What makes the hours hard is twofold:

1.) You are constantly switched on all day, every day. Even while you do your own work, you have constant pings from your Consultant for status updates, pings from teammates for certain inputs that feed into their workstreams, if you are running interviews then you get to manage 2-4 expert networks which send five emails or more per day each. Then if you're unlucky and have tail work from a past case bleeding into the current case, you have to deal with a separate team too.

2.) A lot of times the work doesn't feel rewarding and there isn't enough 'camaraderie' to make up for it. Our clients are all remote on Teams and we never see them. Our teams are cross office so on about half of your cases, partners and managers will be in another office. Then we've also cut back on celebratory dinners and events so at the end of a case you don't feel like you accomplished anything, you just get scheduled onto the next case and do it all over again.

That all being said, I do like my job at L.E.K. and I perform well. What it has going for it includes:

1.) Comp. Nuff said there.
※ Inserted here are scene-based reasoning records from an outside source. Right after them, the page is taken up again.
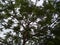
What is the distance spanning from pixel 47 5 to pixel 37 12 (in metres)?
0.66

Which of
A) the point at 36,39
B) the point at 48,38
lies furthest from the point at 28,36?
the point at 48,38

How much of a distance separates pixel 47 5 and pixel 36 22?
3.80 feet

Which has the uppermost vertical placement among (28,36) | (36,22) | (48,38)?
(36,22)

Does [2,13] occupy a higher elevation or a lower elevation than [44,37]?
higher

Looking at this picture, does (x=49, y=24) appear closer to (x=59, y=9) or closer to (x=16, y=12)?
(x=59, y=9)

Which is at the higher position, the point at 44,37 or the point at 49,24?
the point at 49,24

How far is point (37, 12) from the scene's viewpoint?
26.6 ft

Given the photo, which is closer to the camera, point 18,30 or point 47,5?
point 47,5

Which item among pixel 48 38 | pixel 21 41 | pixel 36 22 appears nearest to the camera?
pixel 48 38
It isn't McKinsey money but I also didn't get into McKinsey. My base is projected to go 95, 110, 135 to 185. That's double in four years and three times what I would have been making in my original intended career field.

2.) Specialization. I only work on cases in my sector of choice since I joined the firm and have already been recognized as a SME on some topics due to multiple cases in that area. I've done 14 cases in my industry in 1.5 years and am at the point where I can make a real difference on projects, not just treated as another body.

3.) Humility. Maybe a hot take but getting rejected by MBB and working with non targets keeps people humble. I made three final round interviews when recruiting and LEK was my last choice and only offer. I genuinely think that the associates are some of the nicest people I've ever worked with and there's no backstabbing or bruised egos. Most cultural problems stem from the MBA hires who are placed directly into management positions without knowing anything about consulting or managing.